**Task A:**
Answer the following questions using the text on the phishing incident, marking each answer as the questions are marked:
(i) For what share of all security incidents is the human factor responsible?
(ii) Approximately what percentage of people who opened the phishing email clicked on phishing links?
(iii) What question did the first urgent email sent in the dean's name ask?
**Task B:**
Restate as a short list the paragraph of the text on the phishing incident that begins "There are significant correlations," keeping its main facts.
**Task C:**
According to the text on the phishing incident, why did several colleagues reply to the first email even though they found it unusual? Answer in one to three sentences.

**Provided text:**

=====

“Typically, the most important and devastating vulnerability a company can have, is its very own people. The human factor, or error, is responsible for 95% of all security incidents.
There are significant correlations resulting in lowered susceptibility based on college affiliation, academic year progression, cyber training, and age demographics. Approximately 59% of people who opened the phishing email clicked on phishing links, and approximately 70% of those subjects additionally interacted with the phishing site in some way.”
We are all aware of an incident that occurred at Tygerberg Campus recently when several colleagues got an urgent email, from Prof Jimmy Volmink – our dean – asking “Do you have a minute?”
Several responded to the initial inquiry, thinking that it was a bit unusual for the dean to communicate in such a way, but felt that they had better keep in his good books and acquiesce to his request, and asked him how they could assist.
They soon got a response from “Prof Volmink” asking “Are you available right now?” and started asking if they could do him a favor.
This was out of character, and immediately suspicions were raised, because this e-mail was not sent by Prof Jimmy Volmink.

=====

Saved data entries
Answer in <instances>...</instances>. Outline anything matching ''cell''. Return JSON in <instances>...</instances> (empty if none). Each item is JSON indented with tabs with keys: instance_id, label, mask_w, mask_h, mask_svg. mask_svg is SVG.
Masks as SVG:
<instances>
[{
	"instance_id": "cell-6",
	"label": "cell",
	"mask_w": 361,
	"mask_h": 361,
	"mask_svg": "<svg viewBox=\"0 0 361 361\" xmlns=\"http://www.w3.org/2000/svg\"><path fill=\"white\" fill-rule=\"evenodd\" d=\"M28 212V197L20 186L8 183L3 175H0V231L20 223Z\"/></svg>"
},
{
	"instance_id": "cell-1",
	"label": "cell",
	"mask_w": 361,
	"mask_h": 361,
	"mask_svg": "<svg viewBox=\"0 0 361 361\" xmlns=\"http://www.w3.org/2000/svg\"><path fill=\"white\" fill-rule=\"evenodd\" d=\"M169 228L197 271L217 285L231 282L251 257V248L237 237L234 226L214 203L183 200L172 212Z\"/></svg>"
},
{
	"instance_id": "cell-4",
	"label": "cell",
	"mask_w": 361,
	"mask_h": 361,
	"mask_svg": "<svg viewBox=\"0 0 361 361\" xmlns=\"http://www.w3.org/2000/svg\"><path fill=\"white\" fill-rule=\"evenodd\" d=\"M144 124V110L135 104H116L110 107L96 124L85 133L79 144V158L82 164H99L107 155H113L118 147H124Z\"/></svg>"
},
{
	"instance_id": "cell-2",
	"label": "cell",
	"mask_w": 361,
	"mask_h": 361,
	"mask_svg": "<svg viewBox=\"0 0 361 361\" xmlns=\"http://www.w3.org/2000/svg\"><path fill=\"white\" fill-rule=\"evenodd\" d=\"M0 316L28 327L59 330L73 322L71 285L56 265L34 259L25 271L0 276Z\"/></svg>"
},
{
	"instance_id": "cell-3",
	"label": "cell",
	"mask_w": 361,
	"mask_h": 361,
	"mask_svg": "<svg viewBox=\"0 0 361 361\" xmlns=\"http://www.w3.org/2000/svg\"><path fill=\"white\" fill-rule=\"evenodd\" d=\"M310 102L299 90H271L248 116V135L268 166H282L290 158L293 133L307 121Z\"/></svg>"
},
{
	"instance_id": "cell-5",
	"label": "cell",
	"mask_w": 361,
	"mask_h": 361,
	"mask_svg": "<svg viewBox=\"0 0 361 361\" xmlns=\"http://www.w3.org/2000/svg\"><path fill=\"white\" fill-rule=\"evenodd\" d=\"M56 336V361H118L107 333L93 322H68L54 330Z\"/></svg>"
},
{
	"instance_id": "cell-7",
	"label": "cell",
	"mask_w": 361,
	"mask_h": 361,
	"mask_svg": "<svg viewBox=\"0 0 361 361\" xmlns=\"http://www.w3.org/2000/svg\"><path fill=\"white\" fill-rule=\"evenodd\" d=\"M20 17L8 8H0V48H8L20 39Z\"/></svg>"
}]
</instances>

=====

**Exercise solution A:**
(i) 95% of all security incidents.
(ii) Approximately 59%.
(iii) "Do you have a minute?"

**Exercise solution B:**
- Lowered susceptibility correlates significantly with college affiliation, academic year progression, cyber training, and age demographics.
- Approximately 59% of people who opened the phishing email clicked on phishing links.
- Approximately 70% of those who clicked also interacted with the phishing site in some way.

**Exercise solution C:**
They felt they had better keep in the dean's good books and go along with his request. They therefore replied and asked how they could assist.